La Russie avait ainsi essayé de forcer la société à introduire une porte dérobée dans sa messagerie électronique, qui est aussi chiffrée, pour accéder aux données des utilisateurs, mais elle a refusé. Raison pour laquelle le Kremlin a banni Proton de son pays. De même pour l'Iran.
Un problème d'équilibre
Dans le cas de la France, les messageries ont, une nouvelle fois, montré leur opposition à la fin du chiffrement. La PDG de Signal, Meredith Whittaker, a par exemple menacé de quitter la France, s'il était voté, dans un message virulent sur X, rappelant le danger d'un tel projet.
Le député Éric Bothorel (Ensemble pour la République), très engagé sur la question, a aussi fait part de son opposition à cet amendement. "C'est tout un pan de la confiance qu'on a dans ses outils qui va s'effondrer" avec l'introduction d'une porte dérobée, déplore-t-il auprès de Tech&Co. Selon lui, c'est d'aillleurs pour cette raison que le Royaume-Uni y a renoncé. "Le chiffrement ne sera pas menacé", s'est-il réjoui sur X, à la suite du rejet de l'amendement.
Derrière cet amendement, se cache un problème d'équilibre entre vie privée et sécurité. Si le chiffrement permet de respecter la vie privée des utilisateurs, il est aussi un moyen de protéger les conversations des criminels. Les autorités ne peuvent ainsi pas accéder à ces échanges pour déceler des menaces.
"Il faut poursuivre les auteurs de faits délictueux sur le numérique comme dans la vie réelle, et donc, l'État est parfaitement légitime à enquêter sur ces éléments-là, mais pas au prix du reniement des fondamentaux de l'État de droit", souligne Alexandre Archambault.
Le député Éric Bothorel considère également qu'il ne faut pas revenir sur les libertés fondamentales, d'autant plus que "des interpellations, des belles affaires se font tous les jours", sans affaiblissement du chiffrement.

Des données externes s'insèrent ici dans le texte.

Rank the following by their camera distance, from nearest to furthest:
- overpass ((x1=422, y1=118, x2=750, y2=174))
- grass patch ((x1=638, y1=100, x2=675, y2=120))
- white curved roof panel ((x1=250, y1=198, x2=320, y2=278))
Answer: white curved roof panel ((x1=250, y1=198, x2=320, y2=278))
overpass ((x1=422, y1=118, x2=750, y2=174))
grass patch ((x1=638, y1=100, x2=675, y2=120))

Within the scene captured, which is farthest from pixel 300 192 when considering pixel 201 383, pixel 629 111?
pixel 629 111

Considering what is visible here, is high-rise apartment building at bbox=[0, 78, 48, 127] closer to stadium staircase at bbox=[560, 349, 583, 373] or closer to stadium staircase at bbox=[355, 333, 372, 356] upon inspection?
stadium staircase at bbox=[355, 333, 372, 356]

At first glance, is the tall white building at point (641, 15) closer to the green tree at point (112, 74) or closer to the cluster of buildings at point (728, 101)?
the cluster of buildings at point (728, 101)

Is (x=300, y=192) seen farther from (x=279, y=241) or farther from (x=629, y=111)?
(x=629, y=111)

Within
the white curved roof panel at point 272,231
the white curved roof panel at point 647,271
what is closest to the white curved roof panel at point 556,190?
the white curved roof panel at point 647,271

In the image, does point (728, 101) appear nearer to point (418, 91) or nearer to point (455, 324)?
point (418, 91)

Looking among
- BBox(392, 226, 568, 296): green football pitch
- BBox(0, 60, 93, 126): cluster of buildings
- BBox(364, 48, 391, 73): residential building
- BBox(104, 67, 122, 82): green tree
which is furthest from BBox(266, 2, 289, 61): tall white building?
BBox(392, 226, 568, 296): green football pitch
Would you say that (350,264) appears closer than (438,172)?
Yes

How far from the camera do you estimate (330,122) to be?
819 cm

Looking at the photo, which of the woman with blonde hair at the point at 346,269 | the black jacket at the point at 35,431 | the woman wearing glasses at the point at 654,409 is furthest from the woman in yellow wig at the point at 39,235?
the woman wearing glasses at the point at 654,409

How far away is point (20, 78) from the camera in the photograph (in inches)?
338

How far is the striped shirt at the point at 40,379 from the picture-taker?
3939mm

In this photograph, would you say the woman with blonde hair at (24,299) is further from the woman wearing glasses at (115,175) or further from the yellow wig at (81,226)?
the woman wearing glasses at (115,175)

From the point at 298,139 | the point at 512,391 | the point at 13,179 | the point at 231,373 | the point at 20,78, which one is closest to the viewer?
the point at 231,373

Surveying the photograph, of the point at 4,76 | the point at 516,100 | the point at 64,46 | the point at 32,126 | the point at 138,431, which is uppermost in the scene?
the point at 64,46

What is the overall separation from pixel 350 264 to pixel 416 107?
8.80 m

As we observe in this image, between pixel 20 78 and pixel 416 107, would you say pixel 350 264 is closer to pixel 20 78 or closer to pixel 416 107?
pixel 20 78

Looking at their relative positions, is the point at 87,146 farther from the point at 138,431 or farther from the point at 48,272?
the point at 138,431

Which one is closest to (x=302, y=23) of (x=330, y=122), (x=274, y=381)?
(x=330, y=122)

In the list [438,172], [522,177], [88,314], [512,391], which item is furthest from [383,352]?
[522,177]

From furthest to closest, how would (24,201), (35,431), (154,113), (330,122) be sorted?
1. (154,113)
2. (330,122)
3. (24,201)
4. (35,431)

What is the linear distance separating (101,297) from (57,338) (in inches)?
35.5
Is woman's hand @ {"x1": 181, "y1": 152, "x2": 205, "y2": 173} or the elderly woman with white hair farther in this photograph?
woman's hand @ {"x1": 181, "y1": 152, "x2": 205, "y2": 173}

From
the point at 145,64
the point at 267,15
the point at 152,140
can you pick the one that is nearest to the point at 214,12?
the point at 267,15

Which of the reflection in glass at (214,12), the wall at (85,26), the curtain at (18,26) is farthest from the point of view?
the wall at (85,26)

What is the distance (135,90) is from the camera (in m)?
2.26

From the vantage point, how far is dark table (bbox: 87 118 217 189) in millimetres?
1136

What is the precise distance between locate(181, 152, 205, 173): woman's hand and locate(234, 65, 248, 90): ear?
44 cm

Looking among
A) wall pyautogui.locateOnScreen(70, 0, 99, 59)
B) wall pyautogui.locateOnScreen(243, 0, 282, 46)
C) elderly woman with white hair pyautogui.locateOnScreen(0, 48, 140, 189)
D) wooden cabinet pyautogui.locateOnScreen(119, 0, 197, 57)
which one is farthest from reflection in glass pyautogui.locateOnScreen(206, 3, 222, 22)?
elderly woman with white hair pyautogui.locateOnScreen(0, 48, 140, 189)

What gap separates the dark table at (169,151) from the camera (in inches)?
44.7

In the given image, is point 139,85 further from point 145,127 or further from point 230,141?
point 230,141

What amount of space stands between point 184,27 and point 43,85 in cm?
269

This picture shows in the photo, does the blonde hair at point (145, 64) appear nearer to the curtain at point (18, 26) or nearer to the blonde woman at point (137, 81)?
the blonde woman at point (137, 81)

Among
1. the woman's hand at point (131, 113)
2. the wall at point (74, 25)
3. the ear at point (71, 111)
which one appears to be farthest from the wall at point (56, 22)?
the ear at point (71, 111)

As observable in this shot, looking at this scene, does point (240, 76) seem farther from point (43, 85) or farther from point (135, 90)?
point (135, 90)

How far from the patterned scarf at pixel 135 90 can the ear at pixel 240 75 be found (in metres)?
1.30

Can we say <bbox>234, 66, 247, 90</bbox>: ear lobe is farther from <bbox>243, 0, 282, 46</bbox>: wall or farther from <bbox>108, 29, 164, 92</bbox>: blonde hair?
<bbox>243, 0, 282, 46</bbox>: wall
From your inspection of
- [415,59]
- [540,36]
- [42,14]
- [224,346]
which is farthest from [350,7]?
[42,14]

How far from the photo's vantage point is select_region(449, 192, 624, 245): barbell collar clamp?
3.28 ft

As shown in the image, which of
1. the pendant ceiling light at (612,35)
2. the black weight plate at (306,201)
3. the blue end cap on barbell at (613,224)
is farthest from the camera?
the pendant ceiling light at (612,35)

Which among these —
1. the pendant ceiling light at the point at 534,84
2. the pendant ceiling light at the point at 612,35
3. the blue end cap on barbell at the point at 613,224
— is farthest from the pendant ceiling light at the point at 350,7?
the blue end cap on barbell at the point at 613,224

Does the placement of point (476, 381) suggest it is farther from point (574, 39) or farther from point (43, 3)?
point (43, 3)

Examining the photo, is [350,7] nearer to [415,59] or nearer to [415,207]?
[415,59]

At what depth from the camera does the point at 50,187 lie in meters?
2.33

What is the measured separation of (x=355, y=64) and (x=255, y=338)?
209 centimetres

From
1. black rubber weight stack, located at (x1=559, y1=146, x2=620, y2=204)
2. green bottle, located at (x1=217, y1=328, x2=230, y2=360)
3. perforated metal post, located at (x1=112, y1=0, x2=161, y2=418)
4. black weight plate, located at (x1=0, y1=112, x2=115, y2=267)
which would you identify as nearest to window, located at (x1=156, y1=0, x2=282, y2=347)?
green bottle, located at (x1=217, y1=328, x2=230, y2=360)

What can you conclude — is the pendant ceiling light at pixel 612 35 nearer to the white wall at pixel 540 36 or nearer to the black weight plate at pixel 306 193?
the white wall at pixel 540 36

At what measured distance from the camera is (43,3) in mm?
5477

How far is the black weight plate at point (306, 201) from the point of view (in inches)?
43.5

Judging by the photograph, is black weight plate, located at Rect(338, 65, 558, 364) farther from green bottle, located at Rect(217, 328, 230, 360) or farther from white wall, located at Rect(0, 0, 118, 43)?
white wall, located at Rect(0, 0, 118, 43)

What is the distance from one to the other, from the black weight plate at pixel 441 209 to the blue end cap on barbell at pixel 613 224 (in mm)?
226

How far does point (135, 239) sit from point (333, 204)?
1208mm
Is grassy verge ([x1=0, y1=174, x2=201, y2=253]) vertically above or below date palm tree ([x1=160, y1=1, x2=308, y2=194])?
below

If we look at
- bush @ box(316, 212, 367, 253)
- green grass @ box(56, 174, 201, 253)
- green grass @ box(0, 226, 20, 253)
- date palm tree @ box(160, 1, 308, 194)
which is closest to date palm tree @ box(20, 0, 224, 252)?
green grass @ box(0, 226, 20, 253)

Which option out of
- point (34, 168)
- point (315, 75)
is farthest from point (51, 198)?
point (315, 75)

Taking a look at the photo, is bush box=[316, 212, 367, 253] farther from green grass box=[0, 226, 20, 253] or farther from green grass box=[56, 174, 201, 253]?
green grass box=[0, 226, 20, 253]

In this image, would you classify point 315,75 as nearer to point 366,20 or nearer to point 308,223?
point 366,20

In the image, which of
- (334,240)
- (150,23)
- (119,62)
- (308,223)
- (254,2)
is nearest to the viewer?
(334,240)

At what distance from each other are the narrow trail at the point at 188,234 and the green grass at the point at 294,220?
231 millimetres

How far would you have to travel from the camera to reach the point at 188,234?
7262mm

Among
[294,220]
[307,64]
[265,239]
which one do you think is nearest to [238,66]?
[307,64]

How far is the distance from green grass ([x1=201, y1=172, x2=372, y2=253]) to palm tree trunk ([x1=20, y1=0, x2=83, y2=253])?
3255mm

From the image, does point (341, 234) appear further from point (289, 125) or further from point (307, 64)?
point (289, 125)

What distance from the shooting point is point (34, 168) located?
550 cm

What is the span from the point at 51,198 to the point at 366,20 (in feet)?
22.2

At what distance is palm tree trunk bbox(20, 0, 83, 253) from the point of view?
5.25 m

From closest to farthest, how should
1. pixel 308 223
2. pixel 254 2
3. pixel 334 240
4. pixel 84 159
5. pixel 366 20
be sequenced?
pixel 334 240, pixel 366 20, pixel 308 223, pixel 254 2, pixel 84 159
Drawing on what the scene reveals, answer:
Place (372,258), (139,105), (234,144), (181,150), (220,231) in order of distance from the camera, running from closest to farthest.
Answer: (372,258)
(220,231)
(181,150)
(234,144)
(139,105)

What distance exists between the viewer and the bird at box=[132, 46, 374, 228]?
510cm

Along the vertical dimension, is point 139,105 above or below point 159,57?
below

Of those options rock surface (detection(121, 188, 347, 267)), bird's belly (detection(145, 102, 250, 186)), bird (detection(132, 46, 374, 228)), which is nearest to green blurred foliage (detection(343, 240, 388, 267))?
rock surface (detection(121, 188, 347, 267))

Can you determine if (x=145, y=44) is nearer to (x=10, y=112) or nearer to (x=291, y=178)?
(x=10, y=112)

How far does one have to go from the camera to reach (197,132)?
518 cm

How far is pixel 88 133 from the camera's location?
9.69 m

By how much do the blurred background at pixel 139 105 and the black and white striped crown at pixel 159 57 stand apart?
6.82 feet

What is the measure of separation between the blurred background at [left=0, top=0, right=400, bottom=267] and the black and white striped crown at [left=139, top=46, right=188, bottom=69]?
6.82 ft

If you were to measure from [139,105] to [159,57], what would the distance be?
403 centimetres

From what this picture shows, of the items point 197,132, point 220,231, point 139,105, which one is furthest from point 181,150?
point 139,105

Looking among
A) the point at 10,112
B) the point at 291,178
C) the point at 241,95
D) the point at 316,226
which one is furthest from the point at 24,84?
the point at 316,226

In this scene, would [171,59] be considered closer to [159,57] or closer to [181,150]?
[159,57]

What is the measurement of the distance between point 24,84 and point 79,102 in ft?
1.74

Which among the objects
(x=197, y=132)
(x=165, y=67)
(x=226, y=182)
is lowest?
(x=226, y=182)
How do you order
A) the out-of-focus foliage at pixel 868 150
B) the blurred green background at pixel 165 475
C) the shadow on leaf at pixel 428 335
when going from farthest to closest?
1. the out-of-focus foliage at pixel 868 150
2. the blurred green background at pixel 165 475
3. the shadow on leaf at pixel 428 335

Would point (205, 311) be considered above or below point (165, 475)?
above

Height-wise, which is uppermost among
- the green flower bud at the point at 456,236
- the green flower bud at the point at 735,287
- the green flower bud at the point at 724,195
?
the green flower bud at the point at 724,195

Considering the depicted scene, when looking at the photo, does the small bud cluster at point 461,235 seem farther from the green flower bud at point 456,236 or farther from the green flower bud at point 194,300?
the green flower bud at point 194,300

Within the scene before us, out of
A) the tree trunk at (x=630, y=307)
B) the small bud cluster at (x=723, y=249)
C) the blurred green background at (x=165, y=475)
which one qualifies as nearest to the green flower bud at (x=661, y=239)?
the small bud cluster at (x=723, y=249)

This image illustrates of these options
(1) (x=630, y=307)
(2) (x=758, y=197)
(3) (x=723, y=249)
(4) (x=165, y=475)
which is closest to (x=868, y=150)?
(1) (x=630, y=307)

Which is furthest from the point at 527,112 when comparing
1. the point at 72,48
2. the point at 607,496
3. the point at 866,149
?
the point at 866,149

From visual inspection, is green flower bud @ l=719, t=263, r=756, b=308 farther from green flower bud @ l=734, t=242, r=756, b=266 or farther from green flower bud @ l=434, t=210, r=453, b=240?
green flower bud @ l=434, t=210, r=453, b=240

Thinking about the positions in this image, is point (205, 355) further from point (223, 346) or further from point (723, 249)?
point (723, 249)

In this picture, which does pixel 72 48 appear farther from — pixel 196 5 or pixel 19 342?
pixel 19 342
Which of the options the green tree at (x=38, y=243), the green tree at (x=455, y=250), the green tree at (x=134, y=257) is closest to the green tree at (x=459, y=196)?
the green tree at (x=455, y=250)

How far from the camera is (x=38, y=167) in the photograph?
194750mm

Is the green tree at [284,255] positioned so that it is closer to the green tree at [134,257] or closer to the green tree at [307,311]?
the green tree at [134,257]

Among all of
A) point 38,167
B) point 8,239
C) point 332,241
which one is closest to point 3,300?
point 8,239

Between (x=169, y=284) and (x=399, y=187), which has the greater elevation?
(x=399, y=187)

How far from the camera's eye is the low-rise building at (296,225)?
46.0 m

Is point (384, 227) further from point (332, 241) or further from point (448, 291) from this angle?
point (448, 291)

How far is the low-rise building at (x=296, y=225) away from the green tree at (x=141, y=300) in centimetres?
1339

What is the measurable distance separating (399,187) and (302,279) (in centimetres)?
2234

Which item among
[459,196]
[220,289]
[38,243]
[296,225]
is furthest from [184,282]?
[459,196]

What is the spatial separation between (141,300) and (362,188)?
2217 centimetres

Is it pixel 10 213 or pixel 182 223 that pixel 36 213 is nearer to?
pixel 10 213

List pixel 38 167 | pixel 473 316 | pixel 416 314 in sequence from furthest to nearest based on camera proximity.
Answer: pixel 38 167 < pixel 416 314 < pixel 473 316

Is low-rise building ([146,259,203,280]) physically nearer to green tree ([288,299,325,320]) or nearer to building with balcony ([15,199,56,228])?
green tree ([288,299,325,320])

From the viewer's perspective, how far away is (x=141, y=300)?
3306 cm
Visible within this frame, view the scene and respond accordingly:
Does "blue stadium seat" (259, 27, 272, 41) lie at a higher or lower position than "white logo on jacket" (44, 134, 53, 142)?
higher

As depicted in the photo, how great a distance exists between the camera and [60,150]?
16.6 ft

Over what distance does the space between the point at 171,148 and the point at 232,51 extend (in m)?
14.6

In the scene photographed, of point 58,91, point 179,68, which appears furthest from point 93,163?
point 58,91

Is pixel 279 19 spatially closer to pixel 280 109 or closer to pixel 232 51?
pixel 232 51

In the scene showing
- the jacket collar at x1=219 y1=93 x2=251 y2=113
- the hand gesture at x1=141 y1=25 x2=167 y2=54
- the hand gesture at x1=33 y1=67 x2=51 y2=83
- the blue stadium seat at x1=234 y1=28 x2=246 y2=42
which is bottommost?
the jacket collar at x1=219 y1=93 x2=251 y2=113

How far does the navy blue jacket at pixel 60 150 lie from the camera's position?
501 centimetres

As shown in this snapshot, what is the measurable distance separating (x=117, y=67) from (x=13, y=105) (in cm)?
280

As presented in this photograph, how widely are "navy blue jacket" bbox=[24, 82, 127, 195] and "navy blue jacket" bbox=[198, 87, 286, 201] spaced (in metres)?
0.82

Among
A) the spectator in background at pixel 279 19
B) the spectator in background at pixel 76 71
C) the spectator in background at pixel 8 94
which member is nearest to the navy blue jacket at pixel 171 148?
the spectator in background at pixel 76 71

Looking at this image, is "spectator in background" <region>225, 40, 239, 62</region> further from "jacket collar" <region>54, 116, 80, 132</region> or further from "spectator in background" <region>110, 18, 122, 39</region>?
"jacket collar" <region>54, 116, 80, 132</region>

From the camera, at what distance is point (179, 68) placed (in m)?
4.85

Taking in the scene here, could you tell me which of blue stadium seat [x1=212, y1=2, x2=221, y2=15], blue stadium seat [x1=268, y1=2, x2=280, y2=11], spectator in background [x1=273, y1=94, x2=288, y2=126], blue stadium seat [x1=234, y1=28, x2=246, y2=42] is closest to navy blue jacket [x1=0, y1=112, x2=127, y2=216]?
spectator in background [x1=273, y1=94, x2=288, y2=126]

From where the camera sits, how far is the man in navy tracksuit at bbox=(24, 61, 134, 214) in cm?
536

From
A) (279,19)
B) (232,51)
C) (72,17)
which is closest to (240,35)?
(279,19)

Utilisation massive du chiffrement
Comme le rappelle Alexandre Archambault, il ne faut aussi pas oublier que le chiffrement est utilisé massivement, et pas seulement par les criminels. Au-delà des utilisateurs lambda, il est aussi utile dans certaines professions. "Nous autres aussi, avocats, médecins... Comment protéger les secrets que nous confient nos clients, nos patients? C'est grâce au chiffrement", explique-t-il.
Pour Alexandre Archambault, comme pour la PDG de Signal et beaucoup d'autres personnes, il n'est pas possible d'introduire une porte dérobée pour offrir un accès à une personne en particulier.
"Si on commence à affaiblir, au nom d'une bonne intention, cette protection pour quelques-uns, on l'affaiblit pour tous", rappelle-t-il.
Concrètement, si une porte dérobée est introduite pour permettre aux autorités françaises de surveiller des conversations, d'autres personnes ou autorités pourront aussi s'en servir aux mêmes fins. Ces obstacles ne veulent pas dire qu'il est impossible d'agir sur le numérique, précise l'avocat. Mais, simplement qu'il ne faut pas le faire n'importe comment.